Records for the exercise below:

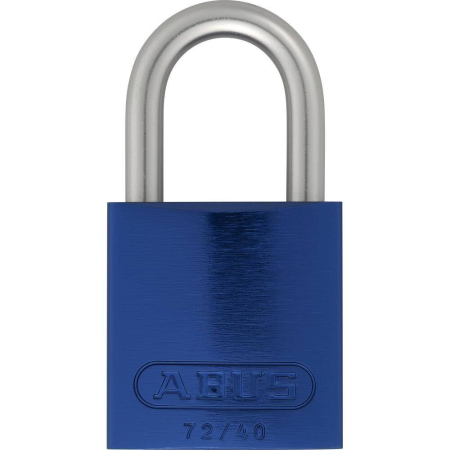 ABUS 72LL/40 Love Lock blau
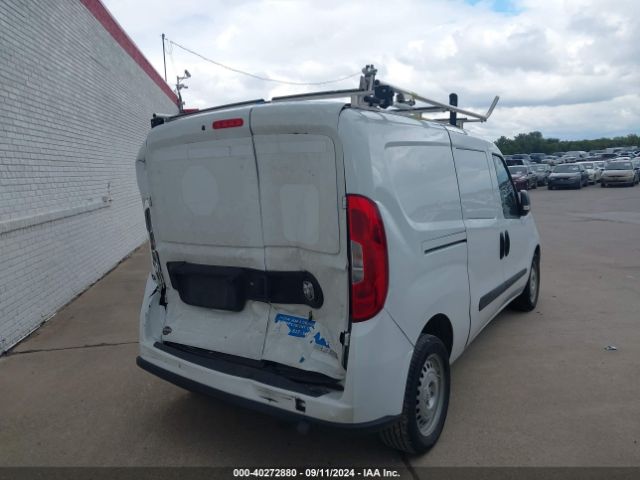 ZFBHRFAB7N6X87595 RAM Promaster City Cargo Van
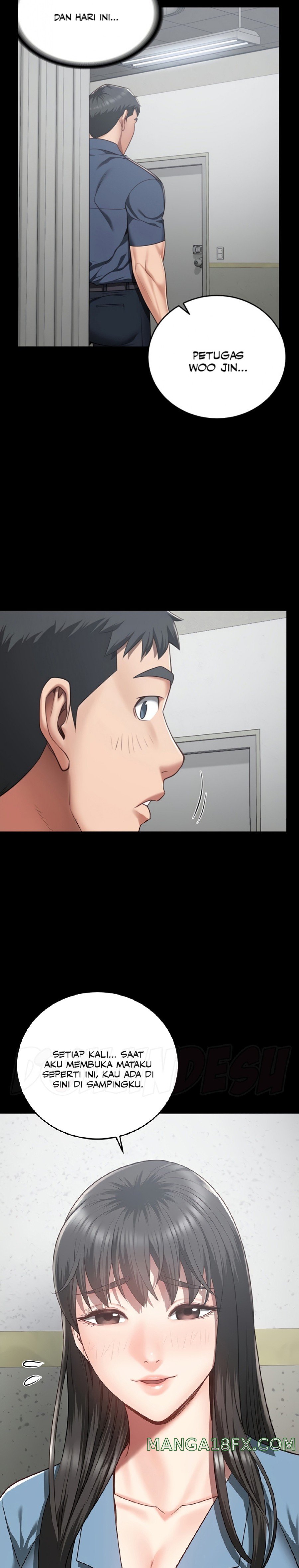 The Bear Girl Raw - Chapter 22 [photo 20] - MangaPorn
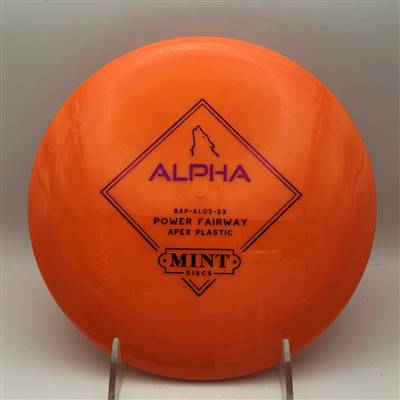 Mint Discs Apex Alpha 176.4g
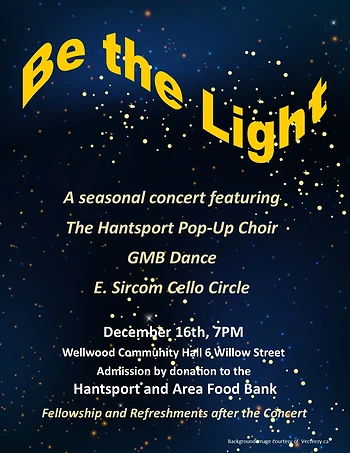 Poster for Be the Light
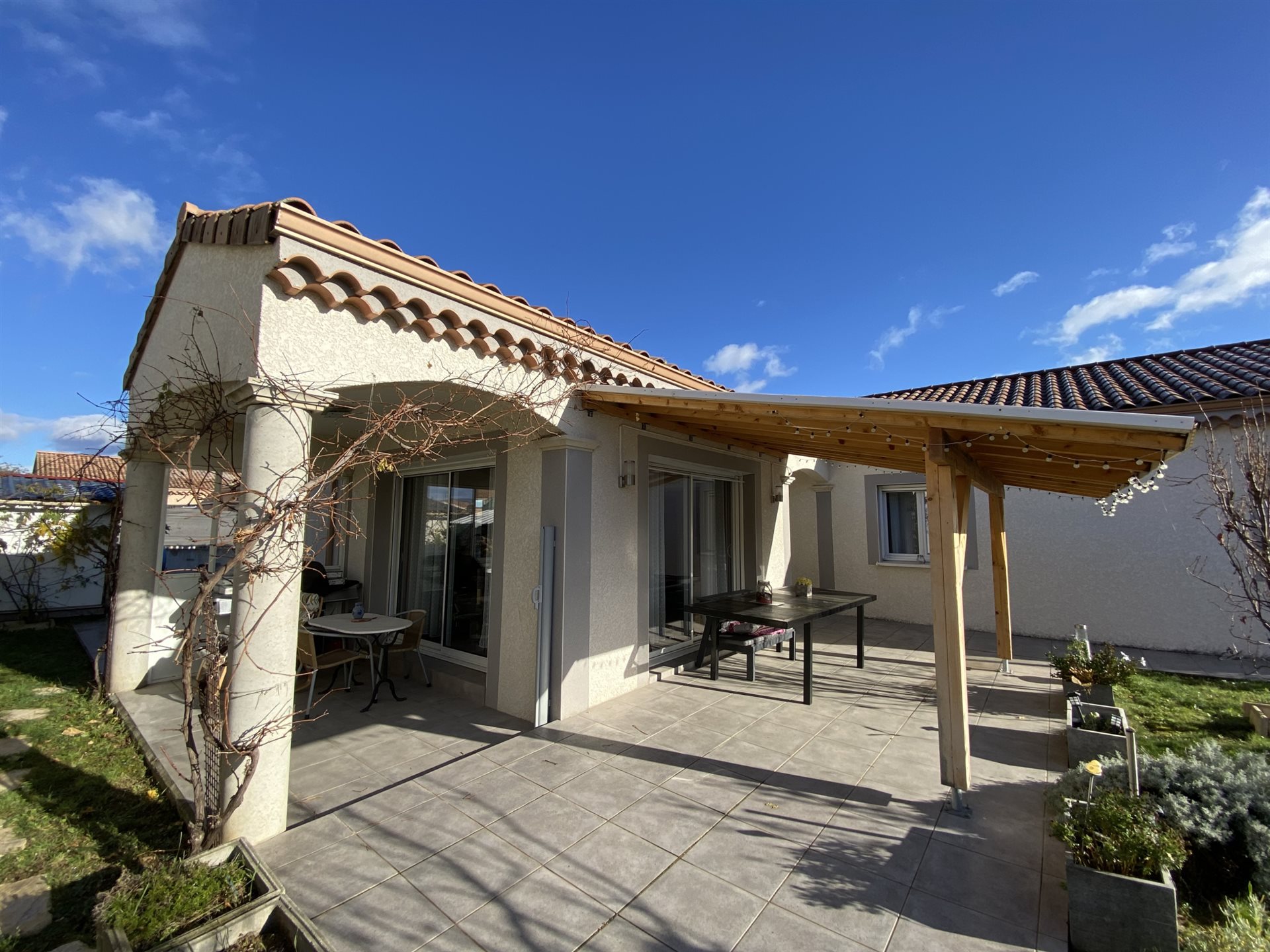 Maison à vendre, 125m², Annonay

End of Records for the exercise.

## [What this task involves]
Leaving out the pictures, restate the listing above exactly.

## [Task result]
 ABUS 72LL/40 Love Lock blau
 ZFBHRFAB7N6X87595 RAM Promaster City Cargo Van
 The Bear Girl Raw - Chapter 22 [photo 20] - MangaPorn
 Mint Discs Apex Alpha 176.4g
 Poster for Be the Light
 Maison à vendre, 125m², Annonay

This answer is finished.